Search code examples
rggplot2geospatialcensus

Drawing maps based on census data using ggplot2


I have a list of points that I want to overlay on a map of San Francisco using ggplot2. Each point is a longitude, latitude pair. I want the resulting map to be in a longitude/latitude coordinate system. I managed to reproduce Hadley Wickham's directions for plotting polygon shapefiles using his example file. I am using R 2.15.1 for Windows.

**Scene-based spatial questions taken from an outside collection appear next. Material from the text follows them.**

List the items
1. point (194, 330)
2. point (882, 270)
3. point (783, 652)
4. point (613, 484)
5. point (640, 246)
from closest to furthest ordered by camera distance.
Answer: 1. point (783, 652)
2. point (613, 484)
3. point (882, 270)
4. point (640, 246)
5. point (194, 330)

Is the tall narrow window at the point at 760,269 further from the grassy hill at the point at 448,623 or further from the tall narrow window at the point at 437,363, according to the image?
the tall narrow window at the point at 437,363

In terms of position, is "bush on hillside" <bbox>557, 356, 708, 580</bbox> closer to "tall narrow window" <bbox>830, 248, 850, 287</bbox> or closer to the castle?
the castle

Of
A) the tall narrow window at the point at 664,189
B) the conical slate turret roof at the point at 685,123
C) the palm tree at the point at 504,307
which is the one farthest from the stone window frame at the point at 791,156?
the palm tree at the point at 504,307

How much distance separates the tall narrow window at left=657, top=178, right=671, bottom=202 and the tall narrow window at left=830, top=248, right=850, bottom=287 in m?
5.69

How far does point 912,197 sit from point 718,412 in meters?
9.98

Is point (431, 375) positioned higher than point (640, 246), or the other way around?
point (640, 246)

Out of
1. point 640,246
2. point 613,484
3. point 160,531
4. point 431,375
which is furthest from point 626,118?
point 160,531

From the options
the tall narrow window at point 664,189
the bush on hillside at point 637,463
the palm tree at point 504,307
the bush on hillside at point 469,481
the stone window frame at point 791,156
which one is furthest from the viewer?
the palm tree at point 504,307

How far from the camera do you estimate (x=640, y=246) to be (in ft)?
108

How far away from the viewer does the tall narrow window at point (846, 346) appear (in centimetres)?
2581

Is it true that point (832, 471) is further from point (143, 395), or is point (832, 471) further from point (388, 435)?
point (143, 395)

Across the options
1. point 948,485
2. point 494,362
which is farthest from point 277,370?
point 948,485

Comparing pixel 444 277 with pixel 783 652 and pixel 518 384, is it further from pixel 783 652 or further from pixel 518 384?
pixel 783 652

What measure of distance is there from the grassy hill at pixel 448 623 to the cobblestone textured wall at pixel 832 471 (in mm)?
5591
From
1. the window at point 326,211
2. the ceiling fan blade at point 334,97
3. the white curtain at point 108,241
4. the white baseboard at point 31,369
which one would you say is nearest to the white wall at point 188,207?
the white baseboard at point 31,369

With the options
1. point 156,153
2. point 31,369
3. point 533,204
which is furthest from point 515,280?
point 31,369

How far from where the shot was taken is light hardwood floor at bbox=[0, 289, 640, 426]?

However, I tried to use cdp files downloaded from the UScensus2010cdp package. Here's my code snippet:

require("rgdal") 
require("maptools")
require("ggplot2")
require("sp")
require("plyr")
gpclibPermit() # required for fortify method
require(UScensus2010)
require(UScensus2010cdp)
data(california.cdp10)
sf <- city(name = "san francisco", state="ca")
sf.points = fortify(sf)

I get the following error:

Using name to define regions.
Error in unionSpatialPolygons(cp, invert(polys)) : input lengths differ
In addition: Warning message:
In split(as.numeric(row.names(attr)), addNA(attr[, region], TRUE)) :
   NAs introduced by coercion

Does anybody know:

  1. What is a good value to give to the region parameter of fortify()?
  2. If that fails, a source of map data with untransformed lat/long coordinates for San Francisco that ggplot2 can draw?
  3. Alternatively, I found here another map of San Francisco, whose data is translated. Can you tell me how to either translate this data to raw lat/long or make the reverse translation for my set of points?

Solution

  • note:

    The issue

    The issue arises from the fact that fortify.SpatialPolygonsDataFrame relies on converting the row.names to numeric, and the rownames of your data are the identifiers.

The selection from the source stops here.